Inflammatory macrophages exhibit metabolic reprogramming, diverting resources towards TG synthesis and accumulating LDs. Both Dgat1 and Dgat2, the enzymes responsible for TG synthesis, are upregulated. Inhibition of TG synthesis using DGAT1 inhibitor T863 or DGAT1 shRNA significantly reduced LD accumulation, as visualized by microscopy and flow cytometry. This inhibition also led to a marked decrease in the production of pro-inflammatory cytokines IL-1β and IL-6, and a reduction in phagocytic capacity. In vivo experiments demonstrated that T863 treatment reduced LPS-induced systemic inflammation and decreased serum levels of IL-1β and IL-6. Interestingly, inhibition of TG synthesis did not affect core metabolic pathways like glycolysis or itaconate production, but it did increase mitochondrial ROS. The study revealed that a key effect of inhibiting TG synthesis was a significant reduction in PGE2 production. Exogenous PGE2 restored IL-1β and IL-6 production and phagocytic capacity in macrophages with inhibited TG synthesis, suggesting PGE2 acts as a critical downstream mediator of TG synthesis's effects. The accumulation of AA-containing TGs in LDs provides substrate for PGE2 synthesis, and this is disrupted by TG synthesis inhibition.

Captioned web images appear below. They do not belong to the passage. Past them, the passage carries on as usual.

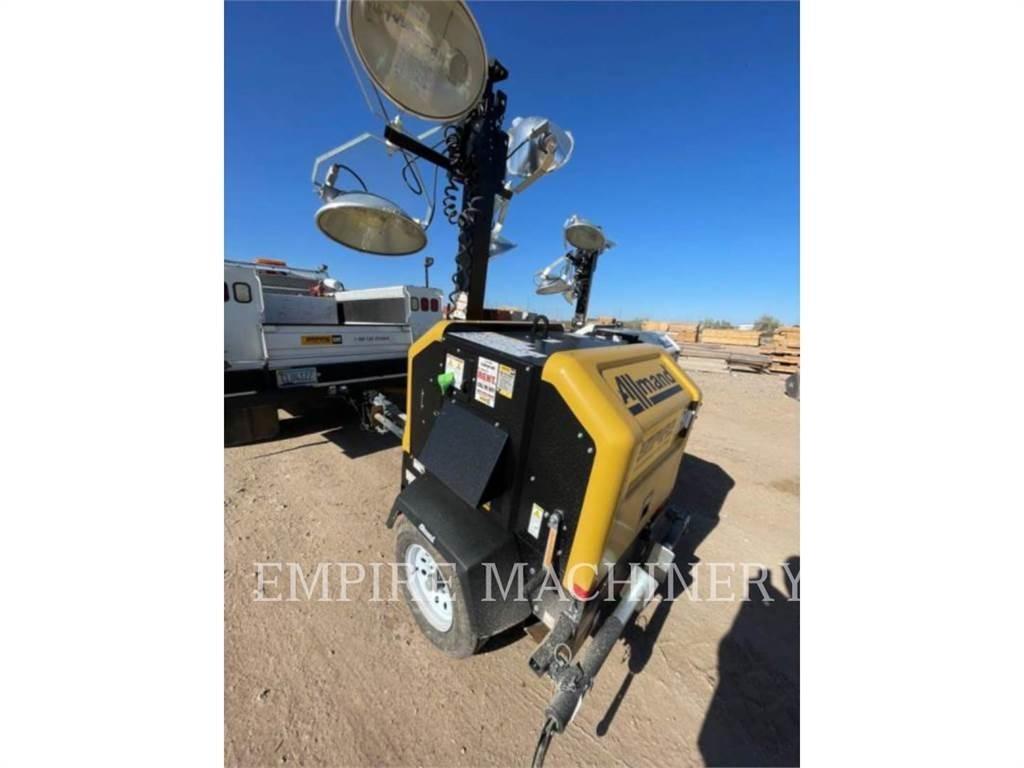 Allmand LT-NLV Mobiilsed valgustusseadmed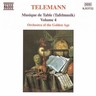 Telemann: Musique de Table (Tafelmusik), Vol. 4 cover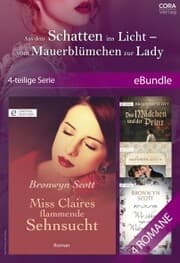 Cover von Aus dem Schatten ins Licht - vom Mauerblümchen zur Lady (4-teilige Serie)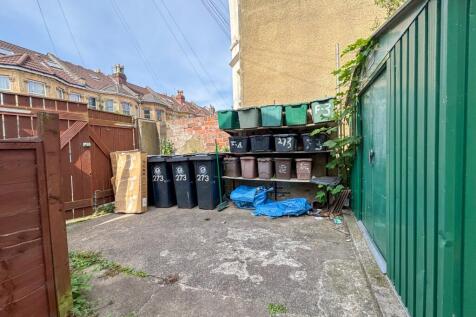 Bin Area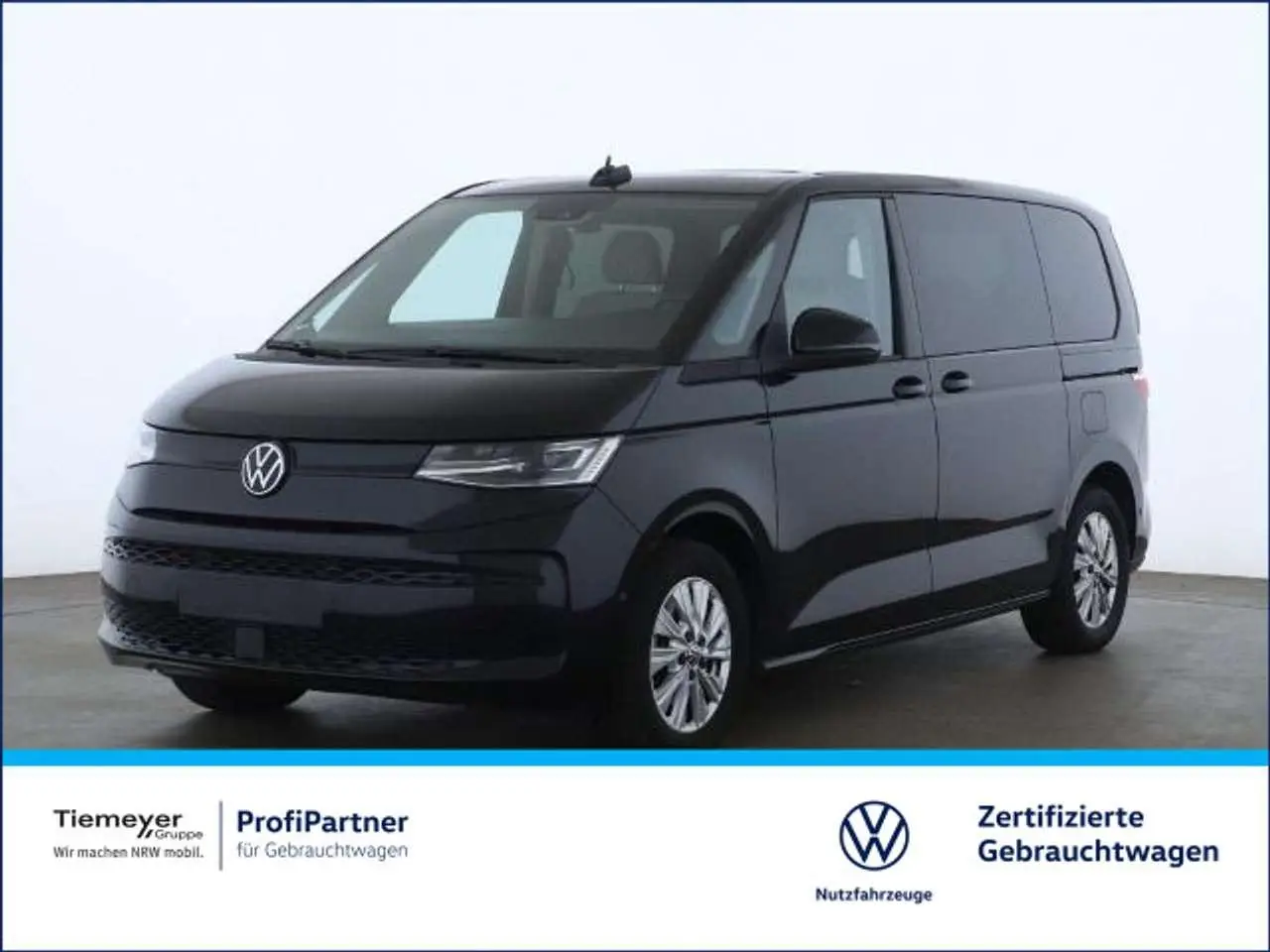 Photo 1 : Volkswagen T7 2022 Hybrid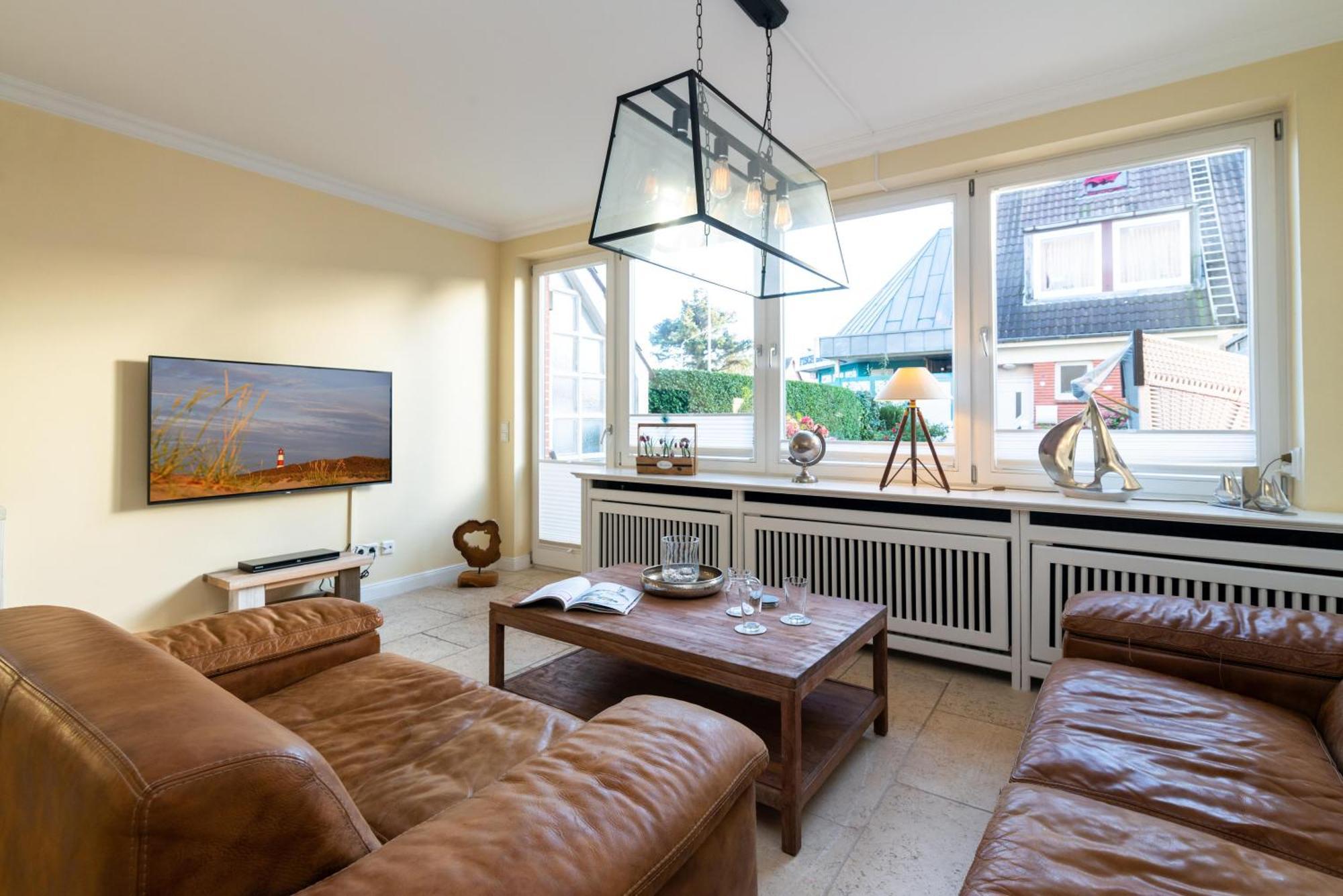 Meeresstern Ferienhaus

This study demonstrates a previously unrecognized crucial role for TG synthesis and LD accumulation in the inflammatory response of macrophages. The findings suggest that the metabolic reprogramming observed in inflammatory macrophages is not merely a consequence of activation, but actively contributes to their function. The dependence of inflammatory responses on PGE2 highlights a potential therapeutic target. The observed increase in long-chain acylcarnitines when TG synthesis is inhibited suggests an alternative mechanism for handling excess FAs in the absence of LD formation, although the functional significance of this accumulation needs further exploration. The lack of effect on core metabolic pathways like glycolysis and itaconate production indicates that TG synthesis operates in a parallel pathway important for maximizing inflammatory function. The impact of DGAT1 inhibition on PGE2 production and the ability of exogenous PGE2 to rescue inflammatory function underscore the importance of this pathway in inflammatory macrophage activation.

This research establishes that triacylglycerol synthesis via DGAT1 is essential for optimal inflammatory macrophage activation. Inhibition of TG synthesis leads to decreased LD formation, reduced production of inflammatory mediators (including IL-1β, IL-6, and PGE2), and impaired phagocytosis. The critical role of PGE2 in this process suggests that targeting TG synthesis could be a valuable therapeutic strategy for inflammatory diseases. Future research should investigate the potential off-target effects of the DGAT1 inhibitor and the precise mechanisms through which PGE2 amplifies inflammation.

While the study strongly suggests a causal link between TG synthesis and inflammatory macrophage function, the use of a DGAT1 inhibitor raises the possibility of off-target effects. Further studies with genetic knockout models would strengthen the findings. The in vivo experiments primarily focused on systemic inflammation; further research could examine the impact of DGAT1 inhibition on specific inflammatory tissues. The mechanisms underlying the increased mitochondrial ROS and long-chain acylcarnitine accumulation in the absence of TG synthesis warrant further investigation.